Premierminister Brian Cowen sagte: "Wir tun das alles, weil wir unser Land lieben." Er sprach von der "Krise, die über unser Land hereingebrochen" sei, als ob seine Regierung wegen ihrer Steuerpolitik, die der Bauindustrie extrem zugutekam, nicht erheblich dazu beigetragen hätte. Die erwartete Rebellion seiner eigenen Partei ist am Dienstag allerdings ausgeblieben. Mehrere seiner Abgeordneten hatten ihn zwar zum Rücktritt aufgefordert, aber auf der Fraktionssitzung der Regierungspartei Fianna Fáil einigte man sich, das Thema auf Anfang des Jahres zu verschieben.
Cowen kündigte Neuwahlen für Februar an.
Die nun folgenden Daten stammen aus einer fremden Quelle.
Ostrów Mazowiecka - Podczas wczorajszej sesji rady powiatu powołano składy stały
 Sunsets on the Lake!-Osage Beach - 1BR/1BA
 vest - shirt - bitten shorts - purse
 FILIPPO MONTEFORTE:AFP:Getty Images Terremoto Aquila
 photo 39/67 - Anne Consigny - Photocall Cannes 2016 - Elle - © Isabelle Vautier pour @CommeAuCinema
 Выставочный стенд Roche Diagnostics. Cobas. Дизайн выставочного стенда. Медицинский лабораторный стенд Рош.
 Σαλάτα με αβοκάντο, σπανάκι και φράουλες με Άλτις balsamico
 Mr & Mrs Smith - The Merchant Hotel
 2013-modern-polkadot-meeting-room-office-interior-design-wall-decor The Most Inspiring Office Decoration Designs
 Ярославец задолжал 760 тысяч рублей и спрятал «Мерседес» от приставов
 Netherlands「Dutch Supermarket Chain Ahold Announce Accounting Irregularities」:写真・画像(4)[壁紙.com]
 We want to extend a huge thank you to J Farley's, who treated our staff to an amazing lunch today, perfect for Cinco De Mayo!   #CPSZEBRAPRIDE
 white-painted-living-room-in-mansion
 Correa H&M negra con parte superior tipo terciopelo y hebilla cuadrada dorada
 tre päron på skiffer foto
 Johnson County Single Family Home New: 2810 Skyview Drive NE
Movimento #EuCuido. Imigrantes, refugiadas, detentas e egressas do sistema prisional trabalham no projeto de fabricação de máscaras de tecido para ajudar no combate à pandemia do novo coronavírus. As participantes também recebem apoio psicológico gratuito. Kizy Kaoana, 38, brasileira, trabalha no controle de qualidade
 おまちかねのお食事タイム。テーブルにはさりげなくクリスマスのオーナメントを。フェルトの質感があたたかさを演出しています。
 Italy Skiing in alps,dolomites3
Bis dahin müsse der Vierjahresplan sowie das Budget für 2011, das am 7. Dezember veröffentlicht wird, unter Dach und Fach sein. Das sei die Voraussetzung für die Hilfsgelder von Europäischer Union und Internationalem Währungsfonds in Höhe von 85 Milliarden Euro. Europas Finanzminister haben bestimmt, dass sie den Vierjahresplan der irischen Regierung jedes Jahr überprüfen. Falls die vorgegebenen Finanzziele nicht erreicht werden, könnte man Irland weitere Sparmaßnahmen und Steuererhöhungen aufzwingen.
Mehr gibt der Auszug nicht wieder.